Friday, August 16, 2013

A reading on your mind

The brain is like a book, the first draft of which is written by the genes during fetal development. No chapters are complete at birth, and some are just rough outlines waiting to be filled in during childhood. But not a single chapter -- be it on sexuality, language, food preferences, or morality -- consists of blank pages on which a society can inscribe any conceivable set of words.
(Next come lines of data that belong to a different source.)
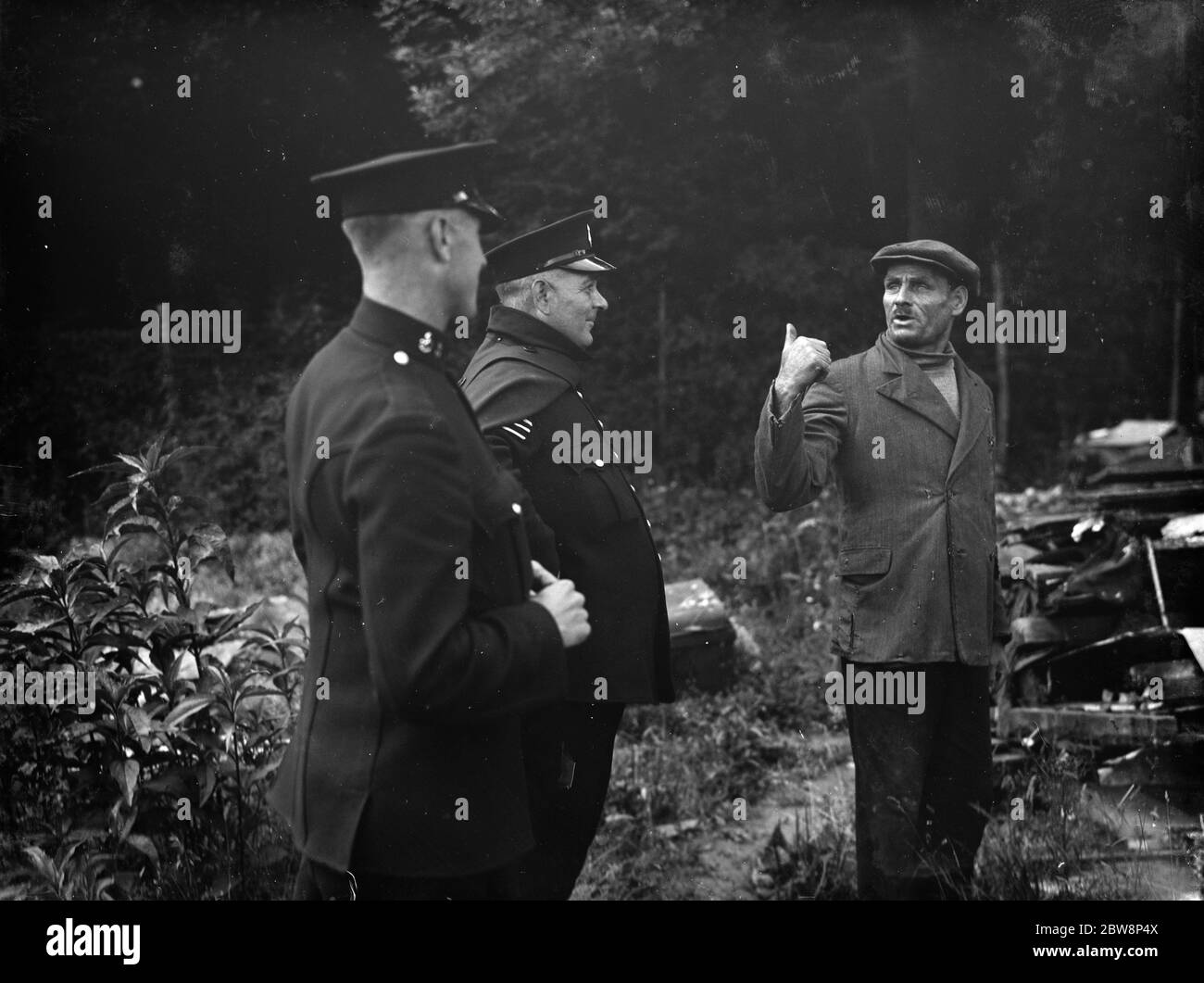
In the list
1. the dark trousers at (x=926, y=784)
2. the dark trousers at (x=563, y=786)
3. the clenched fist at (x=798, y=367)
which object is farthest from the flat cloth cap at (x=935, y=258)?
the dark trousers at (x=563, y=786)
Marcus' analogy leads to the best definition of innateness I have ever seen: Nature provides a first draft, which experience then revises....'Built-in' does not mean unmalleable; it means 'organized in advance of experience' 

- Jonathan Haidt in The Righteous Mind: Why Good People are Divided by  Politics and Religion, paraphrasing and then directly quoting Gary Marcus.  Though Haidt is not Marxist,  I couldn't help but think of this line:

Men make their own history, but they do not make it as they please; they do not make it under self-selected circumstances, but under circumstances existing already, given and transmitted from the past. 

Marx' context was completely different (for starters, he was referring to society's self-justifications and not individuals), but  both communicate an essential truth...there are limits to how far we can reinvent ourselves. Even as babies, we are carried by the inertia of our genes' intent, and as adults, by the customs and culture of the society and times in which we live.
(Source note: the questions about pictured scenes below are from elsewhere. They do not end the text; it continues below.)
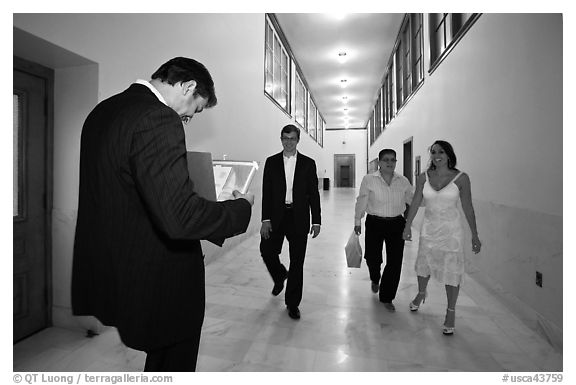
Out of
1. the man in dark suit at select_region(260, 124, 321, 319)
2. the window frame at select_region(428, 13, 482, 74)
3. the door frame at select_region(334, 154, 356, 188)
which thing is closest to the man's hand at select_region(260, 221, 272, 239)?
the man in dark suit at select_region(260, 124, 321, 319)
  1. But doesn't this take away free will? If who we are is predetermined by society and genetics, what is the point of it all?

    I don't think I agree with the author's theory; or, more accurately, I am uncomfortable with the author's theory. Genetics can be overcome (to an extent), and society only has ultimate influence over the weak minded.

    I am the final architect of my Identity.

  2. Haidt isn't as genetically predispositioned as some: his view is that from the start we're slightly aimed in one direction or another. That skew can change based on our life experiences, or it can be strengthened. The author's point in the book altogether is that our history as a species has given us certain measures of morality, distinct and differing moral axes,, and that some people are more disposed to some axes or another. It seems to make sense, but I don't think it explains people like you and myself whose political convictions change through the years. But maybe our core thoughts don't change, they just get reinterpreted through another story. That's another of his points: the stories we tell about our lives can reinforce our natural bias, or counter it. So there's a lot of room for us to be the masters of our mind.